Of Doughnuts and Donuts

Whenever an article I’m editing mentions “donuts,” I change it to
“doughnuts.” But I always cringe a little when I do. Despite my policy of
trying not to have strong opinions on matters like this – matters in which two
choices can be correct and so there’s reason to get too invested in either --
I’m not crazy about the “doughnut” spelling.

I realize that I may be in the minority on this. To many people,
“donut” is to “doughnut” what “thru” is to “through.” I get that. I also get
that “dough” is a foodstuff while “do” is not. So there’s another logical
victory for “doughnut.”

But ever since I was a kid I’ve looked at the word “doughnut” and
marveled at how weird it seems to have the word “nut” in there. Doughnuts don’t
look like nuts, they don’t taste like nuts, most don’t even contain nuts.
Doughballs, doughrounds, doughdrops – any of those I could see. But these
things just don’t strike me as nuts made out of dough.

What’s more, I tend to think of dough as a firm substance you can
hold in your hands and knead on a board, while many doughnuts are made not from
dough but from batter – a liquid that would seep through your fingers if you
tried to hold it. So not only does the second syllable of “doughnuts” seem
illogical to me, the first one does, too.
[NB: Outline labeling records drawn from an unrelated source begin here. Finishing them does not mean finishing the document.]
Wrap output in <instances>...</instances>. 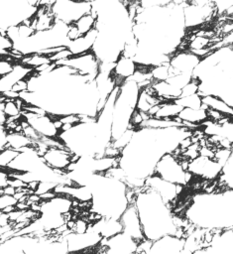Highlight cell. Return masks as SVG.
<instances>
[{
    "instance_id": "6da1fadb",
    "label": "cell",
    "mask_w": 233,
    "mask_h": 254,
    "mask_svg": "<svg viewBox=\"0 0 233 254\" xmlns=\"http://www.w3.org/2000/svg\"><path fill=\"white\" fill-rule=\"evenodd\" d=\"M232 190L197 193L185 210V218L191 225L201 229H232Z\"/></svg>"
},
{
    "instance_id": "7a4b0ae2",
    "label": "cell",
    "mask_w": 233,
    "mask_h": 254,
    "mask_svg": "<svg viewBox=\"0 0 233 254\" xmlns=\"http://www.w3.org/2000/svg\"><path fill=\"white\" fill-rule=\"evenodd\" d=\"M134 204L137 208L145 239L155 241L166 235H175L176 228L169 204L155 191L142 188L136 191Z\"/></svg>"
},
{
    "instance_id": "3957f363",
    "label": "cell",
    "mask_w": 233,
    "mask_h": 254,
    "mask_svg": "<svg viewBox=\"0 0 233 254\" xmlns=\"http://www.w3.org/2000/svg\"><path fill=\"white\" fill-rule=\"evenodd\" d=\"M154 175L181 187L186 186L192 179L191 174L182 168L180 161L173 154H165L160 158L156 164Z\"/></svg>"
},
{
    "instance_id": "277c9868",
    "label": "cell",
    "mask_w": 233,
    "mask_h": 254,
    "mask_svg": "<svg viewBox=\"0 0 233 254\" xmlns=\"http://www.w3.org/2000/svg\"><path fill=\"white\" fill-rule=\"evenodd\" d=\"M51 11L55 20L70 25L77 21L81 16L91 11V3L67 0L55 1L51 7Z\"/></svg>"
},
{
    "instance_id": "5b68a950",
    "label": "cell",
    "mask_w": 233,
    "mask_h": 254,
    "mask_svg": "<svg viewBox=\"0 0 233 254\" xmlns=\"http://www.w3.org/2000/svg\"><path fill=\"white\" fill-rule=\"evenodd\" d=\"M57 66L65 65L72 68L78 75L87 79L88 82L94 81L99 72V62L92 52L74 56L70 59L55 64Z\"/></svg>"
},
{
    "instance_id": "8992f818",
    "label": "cell",
    "mask_w": 233,
    "mask_h": 254,
    "mask_svg": "<svg viewBox=\"0 0 233 254\" xmlns=\"http://www.w3.org/2000/svg\"><path fill=\"white\" fill-rule=\"evenodd\" d=\"M182 11L186 29L202 25L215 14L211 1H185Z\"/></svg>"
},
{
    "instance_id": "52a82bcc",
    "label": "cell",
    "mask_w": 233,
    "mask_h": 254,
    "mask_svg": "<svg viewBox=\"0 0 233 254\" xmlns=\"http://www.w3.org/2000/svg\"><path fill=\"white\" fill-rule=\"evenodd\" d=\"M42 158L50 169L64 173H67V169L71 163H76L79 159V157L73 155L63 145L49 148Z\"/></svg>"
},
{
    "instance_id": "ba28073f",
    "label": "cell",
    "mask_w": 233,
    "mask_h": 254,
    "mask_svg": "<svg viewBox=\"0 0 233 254\" xmlns=\"http://www.w3.org/2000/svg\"><path fill=\"white\" fill-rule=\"evenodd\" d=\"M144 187L159 194L162 200L169 205L179 195L183 190V187L169 183L154 174L145 180Z\"/></svg>"
},
{
    "instance_id": "9c48e42d",
    "label": "cell",
    "mask_w": 233,
    "mask_h": 254,
    "mask_svg": "<svg viewBox=\"0 0 233 254\" xmlns=\"http://www.w3.org/2000/svg\"><path fill=\"white\" fill-rule=\"evenodd\" d=\"M22 118L43 138L58 139V130L56 128L54 118L49 114L38 115L30 112H22Z\"/></svg>"
},
{
    "instance_id": "30bf717a",
    "label": "cell",
    "mask_w": 233,
    "mask_h": 254,
    "mask_svg": "<svg viewBox=\"0 0 233 254\" xmlns=\"http://www.w3.org/2000/svg\"><path fill=\"white\" fill-rule=\"evenodd\" d=\"M221 167L222 166L214 159L198 156L188 162L186 171L190 173L192 177L196 176L204 180H217Z\"/></svg>"
},
{
    "instance_id": "8fae6325",
    "label": "cell",
    "mask_w": 233,
    "mask_h": 254,
    "mask_svg": "<svg viewBox=\"0 0 233 254\" xmlns=\"http://www.w3.org/2000/svg\"><path fill=\"white\" fill-rule=\"evenodd\" d=\"M119 220L122 224V232L124 234L135 240L137 243H140L142 240L145 239L140 217L134 203H130L127 206V208L120 216Z\"/></svg>"
},
{
    "instance_id": "7c38bea8",
    "label": "cell",
    "mask_w": 233,
    "mask_h": 254,
    "mask_svg": "<svg viewBox=\"0 0 233 254\" xmlns=\"http://www.w3.org/2000/svg\"><path fill=\"white\" fill-rule=\"evenodd\" d=\"M200 59L187 50L176 51L169 61L171 75L189 73L192 74L193 69L198 64Z\"/></svg>"
},
{
    "instance_id": "4fadbf2b",
    "label": "cell",
    "mask_w": 233,
    "mask_h": 254,
    "mask_svg": "<svg viewBox=\"0 0 233 254\" xmlns=\"http://www.w3.org/2000/svg\"><path fill=\"white\" fill-rule=\"evenodd\" d=\"M99 245L104 248V254H134L138 243L121 232L109 239H102Z\"/></svg>"
},
{
    "instance_id": "5bb4252c",
    "label": "cell",
    "mask_w": 233,
    "mask_h": 254,
    "mask_svg": "<svg viewBox=\"0 0 233 254\" xmlns=\"http://www.w3.org/2000/svg\"><path fill=\"white\" fill-rule=\"evenodd\" d=\"M184 239L166 235L152 242L147 254H178L183 248Z\"/></svg>"
},
{
    "instance_id": "9a60e30c",
    "label": "cell",
    "mask_w": 233,
    "mask_h": 254,
    "mask_svg": "<svg viewBox=\"0 0 233 254\" xmlns=\"http://www.w3.org/2000/svg\"><path fill=\"white\" fill-rule=\"evenodd\" d=\"M137 70V64L131 58L120 56L115 62L114 68L112 70V76L115 79L116 85L119 86L123 81L131 78Z\"/></svg>"
},
{
    "instance_id": "2e32d148",
    "label": "cell",
    "mask_w": 233,
    "mask_h": 254,
    "mask_svg": "<svg viewBox=\"0 0 233 254\" xmlns=\"http://www.w3.org/2000/svg\"><path fill=\"white\" fill-rule=\"evenodd\" d=\"M97 35H98V32L96 28H94L93 30L78 37L77 39L69 41L68 44L66 45V48L70 52L72 57L92 52Z\"/></svg>"
},
{
    "instance_id": "e0dca14e",
    "label": "cell",
    "mask_w": 233,
    "mask_h": 254,
    "mask_svg": "<svg viewBox=\"0 0 233 254\" xmlns=\"http://www.w3.org/2000/svg\"><path fill=\"white\" fill-rule=\"evenodd\" d=\"M32 71L33 69L17 62L9 73L0 77V94L11 90L16 82L21 79L27 78Z\"/></svg>"
},
{
    "instance_id": "ac0fdd59",
    "label": "cell",
    "mask_w": 233,
    "mask_h": 254,
    "mask_svg": "<svg viewBox=\"0 0 233 254\" xmlns=\"http://www.w3.org/2000/svg\"><path fill=\"white\" fill-rule=\"evenodd\" d=\"M177 120L183 125V127L190 130L191 127H198L203 124L207 118V111L204 107L199 109L182 108L177 115Z\"/></svg>"
},
{
    "instance_id": "d6986e66",
    "label": "cell",
    "mask_w": 233,
    "mask_h": 254,
    "mask_svg": "<svg viewBox=\"0 0 233 254\" xmlns=\"http://www.w3.org/2000/svg\"><path fill=\"white\" fill-rule=\"evenodd\" d=\"M201 100H202L203 107L206 109L216 111V112L221 113L227 117H230L233 114L232 107L227 105L222 99H220L216 96H212V95L203 96V97H201Z\"/></svg>"
},
{
    "instance_id": "ffe728a7",
    "label": "cell",
    "mask_w": 233,
    "mask_h": 254,
    "mask_svg": "<svg viewBox=\"0 0 233 254\" xmlns=\"http://www.w3.org/2000/svg\"><path fill=\"white\" fill-rule=\"evenodd\" d=\"M181 107L173 101H164L158 105L157 111L153 117L159 119H175L181 111Z\"/></svg>"
},
{
    "instance_id": "44dd1931",
    "label": "cell",
    "mask_w": 233,
    "mask_h": 254,
    "mask_svg": "<svg viewBox=\"0 0 233 254\" xmlns=\"http://www.w3.org/2000/svg\"><path fill=\"white\" fill-rule=\"evenodd\" d=\"M7 147L17 152H21L27 148L34 147V143L22 132H8Z\"/></svg>"
},
{
    "instance_id": "7402d4cb",
    "label": "cell",
    "mask_w": 233,
    "mask_h": 254,
    "mask_svg": "<svg viewBox=\"0 0 233 254\" xmlns=\"http://www.w3.org/2000/svg\"><path fill=\"white\" fill-rule=\"evenodd\" d=\"M218 183L225 187V190H232L233 187V155L222 165L220 174L217 178Z\"/></svg>"
},
{
    "instance_id": "603a6c76",
    "label": "cell",
    "mask_w": 233,
    "mask_h": 254,
    "mask_svg": "<svg viewBox=\"0 0 233 254\" xmlns=\"http://www.w3.org/2000/svg\"><path fill=\"white\" fill-rule=\"evenodd\" d=\"M73 25L76 28V30L78 31L79 35L82 36L95 28L96 15L92 11H90L89 13L81 16L77 21H75L73 23Z\"/></svg>"
},
{
    "instance_id": "cb8c5ba5",
    "label": "cell",
    "mask_w": 233,
    "mask_h": 254,
    "mask_svg": "<svg viewBox=\"0 0 233 254\" xmlns=\"http://www.w3.org/2000/svg\"><path fill=\"white\" fill-rule=\"evenodd\" d=\"M212 45L213 44L211 43L209 37L205 35H195L191 40H189V43L187 45V51H189L190 53H194L196 51L207 49Z\"/></svg>"
},
{
    "instance_id": "d4e9b609",
    "label": "cell",
    "mask_w": 233,
    "mask_h": 254,
    "mask_svg": "<svg viewBox=\"0 0 233 254\" xmlns=\"http://www.w3.org/2000/svg\"><path fill=\"white\" fill-rule=\"evenodd\" d=\"M176 104H178L181 108H190V109H199L202 108V100L201 96L196 93L185 97H179L175 100H174Z\"/></svg>"
},
{
    "instance_id": "484cf974",
    "label": "cell",
    "mask_w": 233,
    "mask_h": 254,
    "mask_svg": "<svg viewBox=\"0 0 233 254\" xmlns=\"http://www.w3.org/2000/svg\"><path fill=\"white\" fill-rule=\"evenodd\" d=\"M150 74L153 82H159V81H165L171 76L170 72V64L169 63L151 67Z\"/></svg>"
},
{
    "instance_id": "4316f807",
    "label": "cell",
    "mask_w": 233,
    "mask_h": 254,
    "mask_svg": "<svg viewBox=\"0 0 233 254\" xmlns=\"http://www.w3.org/2000/svg\"><path fill=\"white\" fill-rule=\"evenodd\" d=\"M135 131L136 130L133 127L130 126L120 137H118L117 139L113 140L110 145L113 148H115V149H117L118 151L121 152L130 143V141L132 140V137H133Z\"/></svg>"
},
{
    "instance_id": "83f0119b",
    "label": "cell",
    "mask_w": 233,
    "mask_h": 254,
    "mask_svg": "<svg viewBox=\"0 0 233 254\" xmlns=\"http://www.w3.org/2000/svg\"><path fill=\"white\" fill-rule=\"evenodd\" d=\"M18 154L19 152L8 147L2 150L0 152V169H7Z\"/></svg>"
},
{
    "instance_id": "f1b7e54d",
    "label": "cell",
    "mask_w": 233,
    "mask_h": 254,
    "mask_svg": "<svg viewBox=\"0 0 233 254\" xmlns=\"http://www.w3.org/2000/svg\"><path fill=\"white\" fill-rule=\"evenodd\" d=\"M16 63L17 62L10 56V54L0 56V77L9 73Z\"/></svg>"
},
{
    "instance_id": "f546056e",
    "label": "cell",
    "mask_w": 233,
    "mask_h": 254,
    "mask_svg": "<svg viewBox=\"0 0 233 254\" xmlns=\"http://www.w3.org/2000/svg\"><path fill=\"white\" fill-rule=\"evenodd\" d=\"M213 7L216 15H226L228 13L232 12V5L233 1L232 0H222V1H214Z\"/></svg>"
},
{
    "instance_id": "4dcf8cb0",
    "label": "cell",
    "mask_w": 233,
    "mask_h": 254,
    "mask_svg": "<svg viewBox=\"0 0 233 254\" xmlns=\"http://www.w3.org/2000/svg\"><path fill=\"white\" fill-rule=\"evenodd\" d=\"M90 224L91 223H89L87 219H85L83 217H78L73 220V225L70 229V232L75 233V234H83L88 231Z\"/></svg>"
},
{
    "instance_id": "1f68e13d",
    "label": "cell",
    "mask_w": 233,
    "mask_h": 254,
    "mask_svg": "<svg viewBox=\"0 0 233 254\" xmlns=\"http://www.w3.org/2000/svg\"><path fill=\"white\" fill-rule=\"evenodd\" d=\"M57 185L58 184L54 183V182H48V181H46V182H39L38 187H37V189H36L34 193L39 195V196H41V195H43L45 193H48L50 191H54V190H55Z\"/></svg>"
},
{
    "instance_id": "d6a6232c",
    "label": "cell",
    "mask_w": 233,
    "mask_h": 254,
    "mask_svg": "<svg viewBox=\"0 0 233 254\" xmlns=\"http://www.w3.org/2000/svg\"><path fill=\"white\" fill-rule=\"evenodd\" d=\"M197 92H198V80H196L195 78H191V80L181 89L179 97L189 96L192 94H196Z\"/></svg>"
},
{
    "instance_id": "836d02e7",
    "label": "cell",
    "mask_w": 233,
    "mask_h": 254,
    "mask_svg": "<svg viewBox=\"0 0 233 254\" xmlns=\"http://www.w3.org/2000/svg\"><path fill=\"white\" fill-rule=\"evenodd\" d=\"M17 199L13 195L8 194H1L0 195V212L10 206H16Z\"/></svg>"
},
{
    "instance_id": "e575fe53",
    "label": "cell",
    "mask_w": 233,
    "mask_h": 254,
    "mask_svg": "<svg viewBox=\"0 0 233 254\" xmlns=\"http://www.w3.org/2000/svg\"><path fill=\"white\" fill-rule=\"evenodd\" d=\"M11 90H13L14 92L18 93L19 95H20L21 93L25 92V91H28V81H27V78L21 79V80H19L18 82H16V83L13 85V87H12Z\"/></svg>"
},
{
    "instance_id": "d590c367",
    "label": "cell",
    "mask_w": 233,
    "mask_h": 254,
    "mask_svg": "<svg viewBox=\"0 0 233 254\" xmlns=\"http://www.w3.org/2000/svg\"><path fill=\"white\" fill-rule=\"evenodd\" d=\"M10 175L6 169H0V190H3L8 186Z\"/></svg>"
},
{
    "instance_id": "8d00e7d4",
    "label": "cell",
    "mask_w": 233,
    "mask_h": 254,
    "mask_svg": "<svg viewBox=\"0 0 233 254\" xmlns=\"http://www.w3.org/2000/svg\"><path fill=\"white\" fill-rule=\"evenodd\" d=\"M8 132L4 126H0V152L7 148Z\"/></svg>"
},
{
    "instance_id": "74e56055",
    "label": "cell",
    "mask_w": 233,
    "mask_h": 254,
    "mask_svg": "<svg viewBox=\"0 0 233 254\" xmlns=\"http://www.w3.org/2000/svg\"><path fill=\"white\" fill-rule=\"evenodd\" d=\"M13 254H25V253H24V251H23L22 248H19V249L15 250V251L13 252Z\"/></svg>"
}]
</instances>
Of course, my opinion on this is worth the rough equivalent of
nuthin’. Whenever a word has more than one correct spelling, which “doughnut”
does, editors just go with whichever one is preferred by the dictionary.

Dictionaries can indicate their preferred spelling any of a number
of ways. They often use terms like “variant spelling” or “informal spelling” to
indicate their least-favored choice. For example, if you look up “donut” in Webster’sNew World, it says “informal
sp. of doughnut.” If you look it up in Merriam-Webster’s
Collegiate Dictionary
, you see “var. of doughnut,” meaning it’s a variant
spelling of the proper word “doughnut.”

Other times, dictionaries will use a word like “or” or “also.” For
example, if you look up the word “ambience” in Webster’s, you’ll see “also sp.
ambiance.” And because this dictionary does not have a separate listing for “ambiance”
with an “a,” you know it prefers “ambience” with an “e.”

But because Webster’s New
World
, which is the default dictionary of the Associated Press Stylebook, and Merriam-Webster’s,
which is the default dictionary of the Chicago
Manual of Style
, both prefer “doughnut,” that’s how I’ll continue to spell
it, despite how weird it seems to me.